5. Keep Good Records

Regardless of how you manage your situation, it’s essential to keep good records. The law does not state exactly how many times a tenant must be late on their rent before you can evict them. That decision is made by an adjudicator from the Landlord and Tenant Board.

One thing you should always do is keep a paper record of every missed payment. The better your records are, the better your odds of pursuing a successful eviction. Laws on late payment also vary by province. In some provinces, you can evict for late payment. In others, you can’t.

6. Begin Eviction Proceedings For Late Payment

If your province doesn’t allow mid-lease evictions for late payment, you can still get the eviction process rolling. To do this, you’ll need to file Form N4, a “Notice to End Your Tenancy Early for Non-payment of Rent”.

File this form every month without fail, whenever the tenant is late. By creating a paper trail, you’ll have a better case when you need to adjudicate the matter before the Board. And if the tenant is renting on a month-to-month basis, you’ll be able to start adjudication immediately.

7. Wait Until the Lease Ends

Another option is to simply wait until the lease ends. Admittedly, this isn’t ideal, since you’ll be dealing with late payments or non-payments in the meantime. But in many cases, it’s going to be your only recourse.

To pursue this option, you’ll need to file Form N8, a “Notice to End Your Tenancy at the End of the Term”. Once the lease is over, the tenant will either move out voluntarily, or you can proceed to a Board hearing.

8. Be Aware of Current Events

In many provinces, including Quebec and Saskatchewan, it’s currently illegal to evict tenants due to non-payment or late payment, even if they’re renting month-to-month. This is a temporary measure, due to the COVID-19 pandemic. Check your province’s laws to see what temporary measures, if any, apply to you.

9. Find Another Reason to Evict

Late payment and non-payment aren’t the only reasons to evict a tenant.

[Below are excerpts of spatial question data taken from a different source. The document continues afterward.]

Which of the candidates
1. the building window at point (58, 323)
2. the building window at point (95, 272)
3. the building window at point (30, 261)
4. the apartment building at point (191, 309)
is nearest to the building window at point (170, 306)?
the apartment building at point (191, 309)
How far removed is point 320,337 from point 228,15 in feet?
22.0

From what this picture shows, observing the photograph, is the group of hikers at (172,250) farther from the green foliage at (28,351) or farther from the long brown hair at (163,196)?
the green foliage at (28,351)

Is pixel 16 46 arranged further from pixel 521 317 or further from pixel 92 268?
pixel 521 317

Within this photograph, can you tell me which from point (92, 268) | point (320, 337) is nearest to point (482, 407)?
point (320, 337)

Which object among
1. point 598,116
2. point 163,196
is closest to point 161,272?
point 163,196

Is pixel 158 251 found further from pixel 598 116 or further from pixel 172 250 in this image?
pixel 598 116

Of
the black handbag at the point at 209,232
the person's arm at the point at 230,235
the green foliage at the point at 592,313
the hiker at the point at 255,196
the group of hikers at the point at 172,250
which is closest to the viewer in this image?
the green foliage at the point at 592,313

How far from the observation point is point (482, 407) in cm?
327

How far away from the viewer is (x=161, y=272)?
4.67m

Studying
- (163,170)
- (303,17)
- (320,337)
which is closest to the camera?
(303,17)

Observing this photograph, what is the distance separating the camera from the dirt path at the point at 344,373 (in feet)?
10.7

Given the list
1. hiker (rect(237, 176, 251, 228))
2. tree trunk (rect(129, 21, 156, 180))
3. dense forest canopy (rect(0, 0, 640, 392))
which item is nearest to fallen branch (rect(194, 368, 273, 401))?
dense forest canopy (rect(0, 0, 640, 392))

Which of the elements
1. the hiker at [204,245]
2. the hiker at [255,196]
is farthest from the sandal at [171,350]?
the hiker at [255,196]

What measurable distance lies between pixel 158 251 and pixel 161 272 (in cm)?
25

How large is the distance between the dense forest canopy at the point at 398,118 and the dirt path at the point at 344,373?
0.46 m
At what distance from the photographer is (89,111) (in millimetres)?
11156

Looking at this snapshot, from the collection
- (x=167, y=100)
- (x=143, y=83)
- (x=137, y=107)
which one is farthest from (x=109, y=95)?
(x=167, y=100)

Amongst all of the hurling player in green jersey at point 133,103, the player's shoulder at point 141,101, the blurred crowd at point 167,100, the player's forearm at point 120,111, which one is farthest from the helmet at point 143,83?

If you’re dealing with a tenant who’s chronically late or has simply stopped paying, you may be able to find another reason to evict them. One option is simply to sell the unit, but this is unattractive since you’ll lose future income.

Another option is to rent the unit to a family member. If you have a nephew or niece who needs an apartment, this can be a worthwhile avenue to pursue. You can also evict a tenant if their apartment is overcrowded, or if they’re causing disruptions such as noise that affects other tenants.

10. Avoid Tenants Who Pay Late

Once you’ve dealt with your late-paying tenant, you’ll probably wish you never have to deal with that situation again. Thankfully, there’s a way to pre-screen tenants before you rent. By joining the Landlord Tenant Bureau, you can find out who pays regularly and who doesn’t. You can also help existing, good tenants to establish a record for regular payments. It’s a win-win!


As you can see, there are plenty of ways to deal with a late rental payment. Whether your tenant is forgetful, broke, or dishonest will affect how you handle the situation. But no matter what, you can ultimately ensure that you get your income, and keep your units occupied with honest, responsible tenants.